Trecho
Blogger Ingrid Guerra said...

Zé, prometo voltar aqui para comentar - quero ler os posts da Katarina e do Giovani antes. Super abraço, até.

3:44 AM  
Blogger Ingrid Guerra said...

A origem do mal, pra mim, foi muito bem traduzida no filme de Christopher Nolan. Talvez isso o tenha deixado mais perturbado, caro Zé. Por mais que a película seja um blockbuster, repleto de explosões para atrair adolescentes, é ela quem nos mostra que mesmo uma pessoa integra é capaz de se entregar ao “lado negro”, em decorrência de suas experiências no mundo. Ou seja: “tentamos ser homens decentes em um mundo indecente”. Um ambiente hostil pode não influenciar a todos, mas, com certeza, alguém sairá de lá (muito) perturbado. Talvez venha daí a maldade de Anton (de um passado desconhecido, tanto quanto a verdadeira história do Coringa).

Dados de origem
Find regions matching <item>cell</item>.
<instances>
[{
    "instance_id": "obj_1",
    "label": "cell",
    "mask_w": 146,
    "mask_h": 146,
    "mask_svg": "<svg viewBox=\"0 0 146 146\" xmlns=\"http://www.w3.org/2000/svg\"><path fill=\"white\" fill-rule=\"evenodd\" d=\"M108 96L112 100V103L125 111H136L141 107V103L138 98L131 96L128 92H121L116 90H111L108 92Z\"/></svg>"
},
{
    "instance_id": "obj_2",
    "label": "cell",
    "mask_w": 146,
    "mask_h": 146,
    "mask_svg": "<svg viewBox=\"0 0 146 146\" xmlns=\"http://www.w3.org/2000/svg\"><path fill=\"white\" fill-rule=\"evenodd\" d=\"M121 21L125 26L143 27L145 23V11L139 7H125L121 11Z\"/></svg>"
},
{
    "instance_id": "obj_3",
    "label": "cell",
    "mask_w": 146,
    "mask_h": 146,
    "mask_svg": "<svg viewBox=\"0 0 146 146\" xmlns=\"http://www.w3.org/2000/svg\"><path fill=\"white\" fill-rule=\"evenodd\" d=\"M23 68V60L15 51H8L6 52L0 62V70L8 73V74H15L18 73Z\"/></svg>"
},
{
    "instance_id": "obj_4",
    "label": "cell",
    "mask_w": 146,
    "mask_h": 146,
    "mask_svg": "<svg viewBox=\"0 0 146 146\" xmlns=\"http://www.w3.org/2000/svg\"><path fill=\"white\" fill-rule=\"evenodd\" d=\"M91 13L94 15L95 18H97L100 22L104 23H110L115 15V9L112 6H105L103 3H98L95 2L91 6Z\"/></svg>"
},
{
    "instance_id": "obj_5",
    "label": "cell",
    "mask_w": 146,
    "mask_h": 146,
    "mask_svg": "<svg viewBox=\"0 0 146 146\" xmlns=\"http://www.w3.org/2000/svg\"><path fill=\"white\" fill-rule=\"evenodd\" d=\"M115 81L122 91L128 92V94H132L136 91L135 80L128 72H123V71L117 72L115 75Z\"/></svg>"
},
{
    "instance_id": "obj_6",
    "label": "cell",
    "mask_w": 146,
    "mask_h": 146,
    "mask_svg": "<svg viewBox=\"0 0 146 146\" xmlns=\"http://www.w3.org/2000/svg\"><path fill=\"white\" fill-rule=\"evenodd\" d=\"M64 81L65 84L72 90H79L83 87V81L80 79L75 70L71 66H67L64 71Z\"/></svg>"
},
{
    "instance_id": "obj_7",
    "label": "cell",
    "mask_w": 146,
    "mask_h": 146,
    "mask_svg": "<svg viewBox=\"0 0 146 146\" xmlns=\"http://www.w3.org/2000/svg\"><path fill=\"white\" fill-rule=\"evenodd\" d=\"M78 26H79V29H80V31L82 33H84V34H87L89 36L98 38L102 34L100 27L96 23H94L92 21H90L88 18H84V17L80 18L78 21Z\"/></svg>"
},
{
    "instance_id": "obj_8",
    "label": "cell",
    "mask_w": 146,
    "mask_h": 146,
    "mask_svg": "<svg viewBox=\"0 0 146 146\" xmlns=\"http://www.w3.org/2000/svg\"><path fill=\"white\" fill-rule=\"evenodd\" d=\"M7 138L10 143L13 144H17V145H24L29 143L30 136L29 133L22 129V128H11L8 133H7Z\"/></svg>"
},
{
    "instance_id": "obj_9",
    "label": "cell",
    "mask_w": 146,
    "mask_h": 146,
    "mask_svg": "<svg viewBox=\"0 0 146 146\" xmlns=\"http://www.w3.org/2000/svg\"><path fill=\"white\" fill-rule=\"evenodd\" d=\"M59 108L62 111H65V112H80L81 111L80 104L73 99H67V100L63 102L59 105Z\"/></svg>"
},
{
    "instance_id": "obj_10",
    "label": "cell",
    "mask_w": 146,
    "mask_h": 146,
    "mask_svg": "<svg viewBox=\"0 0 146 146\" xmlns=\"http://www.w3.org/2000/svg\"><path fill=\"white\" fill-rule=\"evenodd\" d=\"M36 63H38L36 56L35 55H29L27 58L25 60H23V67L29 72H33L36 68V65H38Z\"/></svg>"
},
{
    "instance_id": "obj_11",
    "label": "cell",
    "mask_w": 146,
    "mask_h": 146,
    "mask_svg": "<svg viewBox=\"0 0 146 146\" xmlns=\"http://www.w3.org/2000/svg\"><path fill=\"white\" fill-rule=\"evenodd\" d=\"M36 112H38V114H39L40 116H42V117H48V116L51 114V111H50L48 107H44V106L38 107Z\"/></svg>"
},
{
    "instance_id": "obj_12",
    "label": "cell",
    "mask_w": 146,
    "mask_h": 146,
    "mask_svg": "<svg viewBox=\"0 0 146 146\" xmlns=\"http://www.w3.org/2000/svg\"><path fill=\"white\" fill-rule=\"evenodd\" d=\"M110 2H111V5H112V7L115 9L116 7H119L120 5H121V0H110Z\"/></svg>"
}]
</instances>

Tarefa A
No trecho, reescreva a passagem entre "A origem do" e "história do Coringa).", inclusive, substituindo "blockbuster" por "sucesso de bilheteria".
Tarefa B
Resuma o trecho em duas frases.
Tarefa C
Dê continuidade ao trecho sobre a origem do mal, começando logo após a última frase.

Resposta do exercício A
A origem do mal, pra mim, foi muito bem traduzida no filme de Christopher Nolan. Talvez isso o tenha deixado mais perturbado, caro Zé. Por mais que a película seja um sucesso de bilheteria, repleto de explosões para atrair adolescentes, é ela quem nos mostra que mesmo uma pessoa integra é capaz de se entregar ao “lado negro”, em decorrência de suas experiências no mundo. Ou seja: “tentamos ser homens decentes em um mundo indecente”. Um ambiente hostil pode não influenciar a todos, mas, com certeza, alguém sairá de lá (muito) perturbado. Talvez venha daí a maldade de Anton (de um passado desconhecido, tanto quanto a verdadeira história do Coringa).

Resposta do exercício B
Ingrid Guerra promete voltar para comentar depois de ler os posts da Katarina e do Giovani. Em outro comentário, afirma que o filme de Christopher Nolan, embora seja um blockbuster cheio de explosões, mostra que até uma pessoa íntegra pode se entregar ao "lado negro" por causa de suas experiências no mundo, e sugere que a maldade de Anton talvez venha de um ambiente hostil.

Resposta do exercício C
Porém, se nos falta essa compreensão das razões que os tornaram assim, no caso do promotor Harvey Dent, contudo, somos apresentados a sua transformação. E é aí que conseguimos racionalizar melhor os fatos e transpô-los para o mundo real. Se nos EUA crianças entram em escolas atirando em colegas, professores e toda sorte de criaturas que encontrarem, de graça é que não é. Nem culpa de jogos, filmes ou algo do tipo. Mas do ambiente em que vivem, que os afetam de uma forma ainda mais forte do que à outras pessoas. Ou alguém será capaz de negar que já teve vontade de matar ao menos uma meia-dúzia de pessoas, em momentos de raiva? A gente só não faz isso porque, de alguma forma, racionalizamos isso melhor do que os assassinos em potencial. Todavia, ninguém é mais ou menos "bonzinho". Todos temos o bem e o mal inseridos em nosso DNA. Como vamos usá-los é a questão. Desculpe a demora em comentar. Grande abraço.